Databases with Python

Working within a database command line interface can oftentimes make it cumbersome and difficult to execute multiple commands. Because of this, analysts usually prefer to use a user-friendly graphical user interface (GUI) or leverage programming languages like Python and supported libraries to interact with them. We will use Python and the sqlite3 library to complete the following:

  1. Create a new SQLite database
  2. Add a table
  3. Perform CRUD operations on the table

While you can accomplish more than just the above using python and pandas, like performing joins, it is not always best practice. As it relates to joins, database engines are built and optimized to perform joins extremely well. It is always important to know what you will be doing with your data before acting.

When to Use sqlite3 vs pandas

Understanding when to use each tool will help you write more efficient code:

Use sqlite3 directly when:

  • Performing complex SQL operations (joins, aggregations, subqueries)
  • Working with large datasets that don’t fit in memory
  • You need precise control over transactions and commits
  • Creating or modifying database schema (tables, indexes, constraints)
  • The data will remain in the database without further analysis

Use pandas when:

  • You need to perform complex data analysis or visualization
  • Applying statistical operations or transformations
  • Cleaning and reshaping data
  • Integrating database data with other data sources
  • The dataset is small to medium-sized and fits in memory

Best Practice: Use sqlite3 to filter and join data in the database, then load the results into pandas for analysis. This leverages the strengths of both tools!

== Data section ==
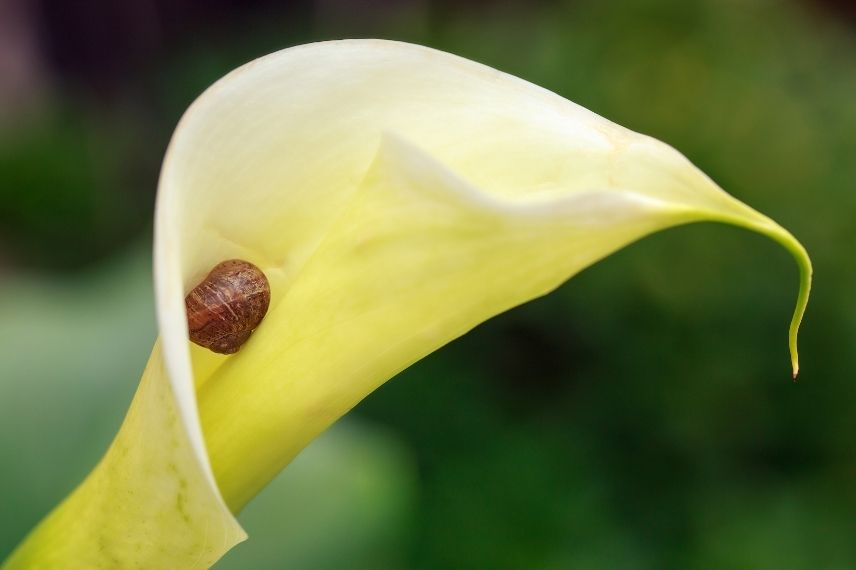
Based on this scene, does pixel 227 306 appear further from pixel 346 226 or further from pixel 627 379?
pixel 627 379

== Short exercise 1 ==
In the passage on databases with Python, why is it not always best practice to perform joins with Python and pandas?
== Short exercise 2 ==
Proceed with the passage on databases with Python, picking up right after its final sentence.

== Exercise response 1 ==
Database engines are built and optimized to perform joins extremely well.

== Exercise response 2 ==
Warning

We have created a new repo for Class 19 and 20 exercises and studios. Please fork this repo to your Github account, and then clone it to your local device

Class 19 and 20 Exercise Studio Repo

The examples below can be found at data-analysis-projects-class-19-and-20/class-20/python-db-walkthrough.ipynb

sqlite3 with Python

sqlite3 works in conjunction with python by allowing the user to establish a connection to a file located on your machine. You can then reference the connection variable to begin executing sql commands.

The basic syntax is as follows:

import sqlite3

# If the 'Movies.db` database does not already exist, sqlite3 will create one!
movies_db = sqlite3.connect('Movies.db') # connect to database
Note

If we were to print the connection_variable we would see the following output:

<sqlite3.Connection object at 0x7334db1d3940> # the 0x7334db1d3940 portion will vary

This shows that a sqlite3.Connection object was created and can now be referenced using the movies_db variable.

Cursor Objects

Now that we have established a connection to the database we need a way to execute commands. The cursor object is a database cursor which allows us to do so.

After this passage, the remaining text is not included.